We appreciate these advocates for sharing their stories in celebration of Developmental Disabilities Awareness Month. And we value the work they are doing in their communities to ensure we move beyond awareness to effect real progress. Be sure to follow our blog the whole month of March as we highlight advocacy stories from across Maryland!
Parenting inevitably brings both happiness and worry. There are fresh joys and new challenges with each season of life. As the mother of two teenage girls I see them pushing away from home and each other with an eye toward the wider world. Is this any different when you are a sibling to someone with a developmental disability? This week's blogger speaks candidly about growing up with a sibling diagnosed with Fragile X and how she encountered the various seasons of growing up alongside her big brother. Sarah Hochbaum currently works as a Supports Planner with home and community based waivers at The Coordinating Center. She is a board member at The Arc Howard County and a staunch disability advocate in her community. She is also a young adult, wife, millennial, daughter, and little sister!
When you think about having an older sibling, you think about all the cool and exciting stuff they're going to teach you about life. They will be the ones who teach you about music and movies, and what clothes are cool. Therefore, you will be the most fun person to hang out with because everyone will see how amazing and rad your sibling is and want to be your friend too. Woo Hoo!
My experience growing up with a brother with Fragile X encompassed very little of the above listed occurrences. David was a different kind of older brother. At least that's what I thought as a younger person. When I was a toddler, I remember laying in my bed where I was supposed to be napping. For some reason, though, my brother would sit outside of my door and I distinctly remember hearing him tell anyone who came to the door to leave me be-- she needs to rest. As a child, some children in the neighborhood would want to include me in their games, but didn't want my brother to come along. I would insist, however, that he play an integral part in whatever game we had created. Once I reached middle and high school, I started to invite my brother to every weekend excursion my friends and I would take; especially to the local bowling alley because that was my brother's favorite activity.

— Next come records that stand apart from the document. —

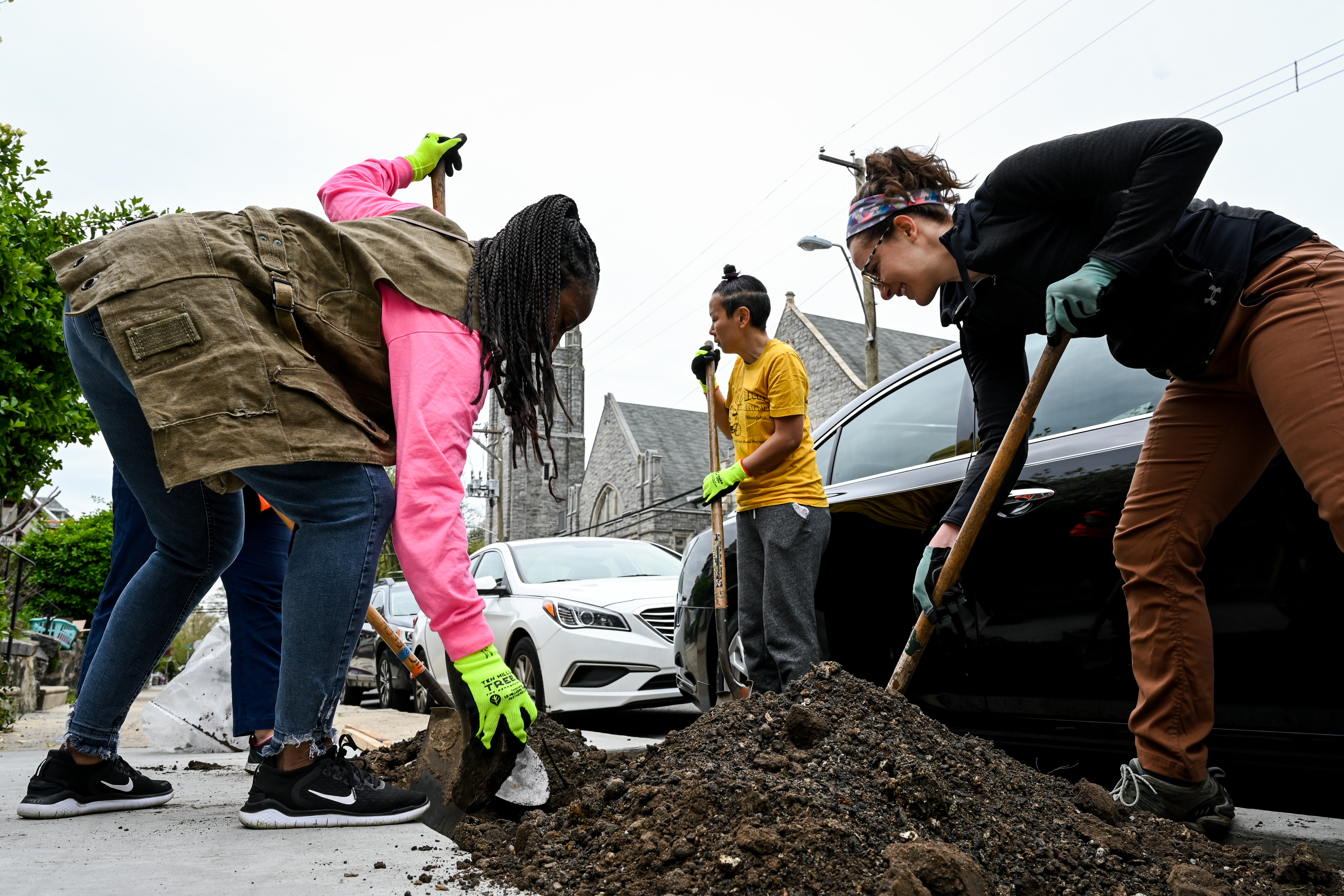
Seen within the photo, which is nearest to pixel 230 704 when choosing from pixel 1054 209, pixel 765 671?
pixel 765 671

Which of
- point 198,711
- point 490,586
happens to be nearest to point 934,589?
point 198,711

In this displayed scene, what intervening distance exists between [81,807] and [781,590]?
227 centimetres

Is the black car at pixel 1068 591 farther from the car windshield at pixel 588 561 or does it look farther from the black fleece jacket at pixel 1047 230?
the car windshield at pixel 588 561

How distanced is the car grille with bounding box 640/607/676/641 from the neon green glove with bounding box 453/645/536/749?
4.28 m

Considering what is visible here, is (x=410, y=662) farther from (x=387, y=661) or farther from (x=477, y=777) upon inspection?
(x=387, y=661)

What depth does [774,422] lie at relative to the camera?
3855 mm

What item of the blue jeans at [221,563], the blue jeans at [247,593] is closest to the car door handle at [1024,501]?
the blue jeans at [221,563]

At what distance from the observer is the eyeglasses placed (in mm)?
2449

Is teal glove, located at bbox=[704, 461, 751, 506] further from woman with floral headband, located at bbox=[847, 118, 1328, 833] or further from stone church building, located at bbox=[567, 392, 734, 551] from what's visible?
stone church building, located at bbox=[567, 392, 734, 551]

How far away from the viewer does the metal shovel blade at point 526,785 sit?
7.48 feet

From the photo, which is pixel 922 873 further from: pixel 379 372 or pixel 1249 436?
pixel 379 372

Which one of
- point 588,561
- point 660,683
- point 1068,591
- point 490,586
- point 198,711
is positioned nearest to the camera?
point 1068,591

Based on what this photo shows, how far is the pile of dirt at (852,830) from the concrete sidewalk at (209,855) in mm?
134

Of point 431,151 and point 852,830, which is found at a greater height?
point 431,151
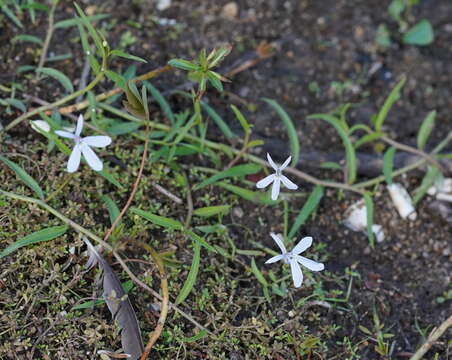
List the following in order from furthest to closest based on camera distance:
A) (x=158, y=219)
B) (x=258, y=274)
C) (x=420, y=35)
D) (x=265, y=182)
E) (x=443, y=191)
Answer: (x=420, y=35) < (x=443, y=191) < (x=258, y=274) < (x=158, y=219) < (x=265, y=182)

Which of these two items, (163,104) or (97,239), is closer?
(97,239)

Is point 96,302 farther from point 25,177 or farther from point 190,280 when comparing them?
point 25,177

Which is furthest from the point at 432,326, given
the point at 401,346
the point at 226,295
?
the point at 226,295

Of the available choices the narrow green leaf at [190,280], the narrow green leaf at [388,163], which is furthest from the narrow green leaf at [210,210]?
the narrow green leaf at [388,163]

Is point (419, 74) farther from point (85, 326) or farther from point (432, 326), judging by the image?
point (85, 326)

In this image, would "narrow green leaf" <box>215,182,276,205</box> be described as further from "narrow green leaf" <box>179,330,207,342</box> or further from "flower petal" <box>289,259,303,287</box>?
"narrow green leaf" <box>179,330,207,342</box>

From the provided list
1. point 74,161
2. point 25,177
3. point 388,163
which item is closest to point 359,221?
point 388,163
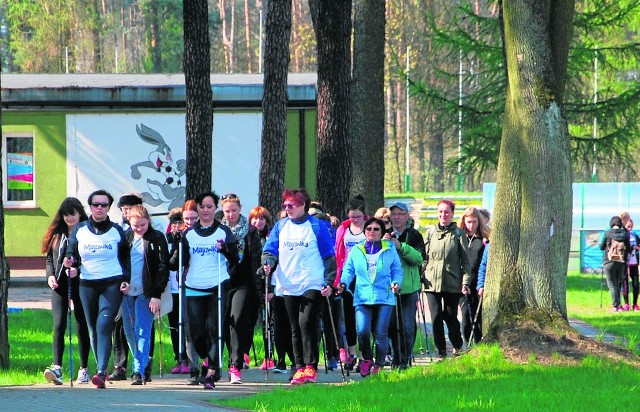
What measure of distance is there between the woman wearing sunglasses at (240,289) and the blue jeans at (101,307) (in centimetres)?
123

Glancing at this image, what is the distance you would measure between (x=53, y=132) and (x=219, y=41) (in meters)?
60.7

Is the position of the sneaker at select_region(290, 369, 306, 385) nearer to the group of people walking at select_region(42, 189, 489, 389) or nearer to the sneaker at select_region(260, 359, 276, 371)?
the group of people walking at select_region(42, 189, 489, 389)

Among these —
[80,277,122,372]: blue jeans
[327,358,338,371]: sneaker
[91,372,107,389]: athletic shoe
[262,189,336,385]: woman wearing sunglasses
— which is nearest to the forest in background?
[327,358,338,371]: sneaker

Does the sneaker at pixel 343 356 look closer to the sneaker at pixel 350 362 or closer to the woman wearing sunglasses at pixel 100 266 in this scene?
the sneaker at pixel 350 362

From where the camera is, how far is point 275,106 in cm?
1898

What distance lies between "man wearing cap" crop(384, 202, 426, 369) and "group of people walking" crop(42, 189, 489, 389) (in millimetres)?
26

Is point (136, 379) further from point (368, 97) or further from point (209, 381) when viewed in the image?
point (368, 97)

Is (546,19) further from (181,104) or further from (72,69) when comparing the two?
(72,69)

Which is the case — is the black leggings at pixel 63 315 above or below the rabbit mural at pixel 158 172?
below

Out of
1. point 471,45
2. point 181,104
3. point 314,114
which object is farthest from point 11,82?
point 471,45

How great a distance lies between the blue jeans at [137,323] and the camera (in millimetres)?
12742

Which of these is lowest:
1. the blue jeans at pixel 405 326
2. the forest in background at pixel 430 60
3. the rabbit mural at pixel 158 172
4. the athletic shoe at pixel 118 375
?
the athletic shoe at pixel 118 375

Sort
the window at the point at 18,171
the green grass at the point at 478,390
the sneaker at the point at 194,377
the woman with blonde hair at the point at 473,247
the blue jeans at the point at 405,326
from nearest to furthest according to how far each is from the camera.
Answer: the green grass at the point at 478,390, the sneaker at the point at 194,377, the blue jeans at the point at 405,326, the woman with blonde hair at the point at 473,247, the window at the point at 18,171

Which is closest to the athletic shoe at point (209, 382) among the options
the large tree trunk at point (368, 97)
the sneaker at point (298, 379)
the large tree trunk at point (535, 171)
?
the sneaker at point (298, 379)
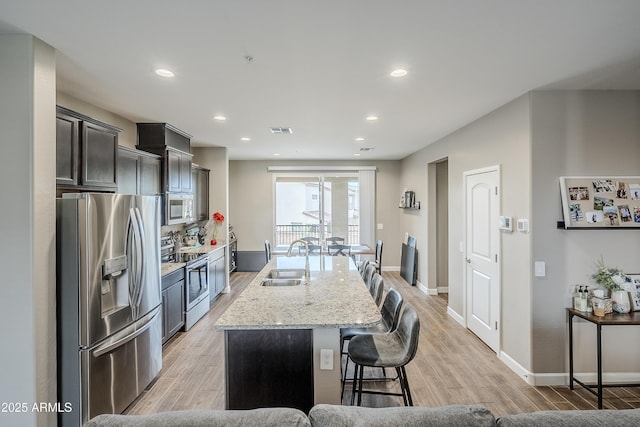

But it was also at that time that I started making new friends. And these friends didn't understand how to relate to my brother all the time. David would run up to them and excitedly start telling my friends about his day at school, and they would tell him to leave them alone and walk right past him. I really started to feel like my brother maybe was different. My friends' siblings were all going to college and taking my friends to visit them at their respective campuses. My freshman year of college, I decided maybe it was time to not include him in all my social activities. Friends would call me and I'd go out without him, not caring what he was doing and figuring he'd be better at home with my parents. When I was home for school breaks, I wouldn't even invite him to do things with me because I wanted to be "cool" now; and being "cool and fun" didn't include my brother with Fragile X.
This all changed when I graduated with my Masters in Social Work from Adelphi and moved relatively permanently up to New York. Despite having oodles of fun, lively friends, and endless train rides into Manhattan to go to trendy hot spots-- all I thought about was my brother back at home. Suddenly I realized he was ALWAYS cool enough for me. He was ALWAYS fun and what the heck was I doing all the way in Long Island so far away from him?!?! Back to Maryland I went. Back to my parents, and my oldest friends who knew us best. Most importantly however, I was back running around town with my big bro in the passenger seat. I would never ever have it any other way. And MAN is my big brother cool.